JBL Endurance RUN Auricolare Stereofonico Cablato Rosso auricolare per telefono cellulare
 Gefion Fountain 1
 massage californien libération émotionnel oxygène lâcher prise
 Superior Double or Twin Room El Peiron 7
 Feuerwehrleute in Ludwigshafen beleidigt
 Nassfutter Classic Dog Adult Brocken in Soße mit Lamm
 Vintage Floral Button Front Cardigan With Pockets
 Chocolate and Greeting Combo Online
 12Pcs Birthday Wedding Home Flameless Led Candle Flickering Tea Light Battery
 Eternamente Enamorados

::::::

- [THE TASK]: Write the material out exactly, with nothing left out.

- [SOLUTION BELOW]:
JBL Endurance RUN Auricolare Stereofonico Cablato Rosso auricolare per telefono cellulare
 Gefion Fountain 1
 massage californien libération émotionnel oxygène lâcher prise
 Superior Double or Twin Room El Peiron 7
 Feuerwehrleute in Ludwigshafen beleidigt
 Nassfutter Classic Dog Adult Brocken in Soße mit Lamm
 Vintage Floral Button Front Cardigan With Pockets
 Chocolate and Greeting Combo Online
 12Pcs Birthday Wedding Home Flameless Led Candle Flickering Tea Light Battery
 Eternamente Enamorados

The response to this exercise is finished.